Что из всего вчерашнего выйдет, а?! К чему приведет? И не заведет ли ее так далеко, что повернуть назад она не сумеет? Да что там повернуть назад, взгляд себе за спину бросить не получится.
А она так не хотела, не могла, не любила. Так именно – это не про нее. Она вольная и ни для кого, и ни про кого!
Посмотрела на руки, повертела их так и так. Три ногтя сломано. Кисть левой руки расцарапана, но не сильно. Не очень сильно. Не так, как лицо.
Вспомнив про изуродованное лицо, она горько всхлипнула и снова поплелась к зеркалу.
Оно сегодня ее словно магнитом манило – зеркало это чертово. Уже вдоль и поперек изучила все глубокие царапины от левой брови через переносицу, по правой щеке и до подбородка самого, а все равно смотреть манило.
Ну что могло измениться за последние десять минут? Что? Заросли они, что ли? Сделались мельче, менее заметны? Нет, нет и нет! Такие раны долго затягиваются, она знала это точно. И отметины могут остаться на лице, а вот тут – на носу особенно глубоко вонзились ее ногти. Точно не зарастет. Точно шрам останется. У нее на правом боку уже отметина такая имелась. Правда, не от человеческого, от собачьего когтя.
В раннем детстве бежала от бродячей собаки, упала в пыль, и собака, прежде чем ее взрослые палкой отогнали, успела когтем по нежной детской коже проехаться. И проехалась-то вскользь, а шрам все равно остался. А за переносицу ее сука эта серьезно цапнула. Почище той злой бродячей псины цапнула.
– Гадина! Гадина ползучая!!! – шепнула она с обидой зеркалу и заплакала.

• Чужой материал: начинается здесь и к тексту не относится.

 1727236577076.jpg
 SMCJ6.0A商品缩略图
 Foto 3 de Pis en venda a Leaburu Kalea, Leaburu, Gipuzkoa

Слезы тут же залили глубокие царапины, сделалось очень больно, и она побежала к умывальнику. Хватала горстями ледяную воду и плескала себе в лицо. Помогало плохо. Тогда, пустив воду на полную катушку, подставила голову под струю. Пускай мокнет дурная голова, пускай ей станет холодно, пускай не мучает ее боль и раскаяние.
А она раскаивалась?
Выпрямившись, она оперлась ладонями о край умывальника и задумалась.
Она раскаивалась? Кажется... Кажется, да. Только вопрос – в чем?!
Было ли ей жалко эту гадину, бившуюся в истерике и вонзающую от гневной беспомощности свои длинные ногти в ее лицо? Было ли ей ее жалко настолько, чтобы пожалеть о том, что она с ней сделала?
Нет, кажется, нет, дело не в этом.
А в чем тогда?
Наверное, раскаяние ее касалось чего-то еще. Чего-то того, что произошло много раньше вчерашнего вечера, минувшей ночи. Да, так и есть. Она раскаивалась в том, что...
Да плевать! Что сделалось, то сделалось! Если ей и жаль, то только саму себя. Больше она роскоши такой не подарит никому. Давно зарок дала – жалеть и любить только себя и никого больше.